Certainly the reviews of the Kindle 3, the latest version of the device have been relatively glowing and initial complaints about the high price of ebooks are beginning to settle, at least for the most popular mainstream titles.
One outstanding criticism which remains a dealbreaker for many, is that they like to be able to lend their books to their friends. With the ability to update the software on customers Kindles, Amazon is releasing just such a feature! Could this be the final nail in the coffin for 'dead tree' books?
Well no. You see the technology was never really the limiting factor - nor was it Amazon to be fair. The publishers are not adjusting to this idea too well and although lending will be possible, the limitations are as follows:
- You can only lend each of your books once. Then never again.
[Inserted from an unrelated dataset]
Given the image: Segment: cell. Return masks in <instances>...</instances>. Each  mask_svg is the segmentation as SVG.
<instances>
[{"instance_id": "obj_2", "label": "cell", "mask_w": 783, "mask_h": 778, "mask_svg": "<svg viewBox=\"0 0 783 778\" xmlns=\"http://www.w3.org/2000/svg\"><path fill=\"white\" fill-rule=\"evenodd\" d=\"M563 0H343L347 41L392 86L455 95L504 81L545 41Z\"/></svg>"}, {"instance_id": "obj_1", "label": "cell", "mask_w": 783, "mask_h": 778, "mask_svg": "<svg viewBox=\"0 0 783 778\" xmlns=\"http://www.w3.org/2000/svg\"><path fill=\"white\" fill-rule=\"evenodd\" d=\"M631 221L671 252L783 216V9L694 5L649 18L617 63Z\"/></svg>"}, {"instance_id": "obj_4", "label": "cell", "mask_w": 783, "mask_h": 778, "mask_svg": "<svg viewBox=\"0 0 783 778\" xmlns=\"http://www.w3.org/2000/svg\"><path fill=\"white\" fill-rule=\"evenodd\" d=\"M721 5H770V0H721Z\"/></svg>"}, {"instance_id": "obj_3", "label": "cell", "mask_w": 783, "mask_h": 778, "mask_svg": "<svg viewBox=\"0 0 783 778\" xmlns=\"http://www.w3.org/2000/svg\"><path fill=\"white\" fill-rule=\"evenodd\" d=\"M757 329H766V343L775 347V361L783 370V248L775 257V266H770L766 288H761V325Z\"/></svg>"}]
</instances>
- The length of the loan is 14 days, no longer, no shorter.
- You cannot read the loaned e-book during that time (I actually think this is fair enough)
This is not lending. This is advertising a book, once. Most people won't get through a book in 14 days, but that isn't the dealbreaker. If you're not allowed to read the book when it's on loan, why on earth only allow it to be loaned once?
Whilst it's a step in the right direction and due praise to Amazon for introducing it, we can only hope that public demand will put pressure on the publishers to relax the rules a bit so we can all lend the books we have paid for to our friends we wish. For now, it's a nice headline for a badly limiting feature.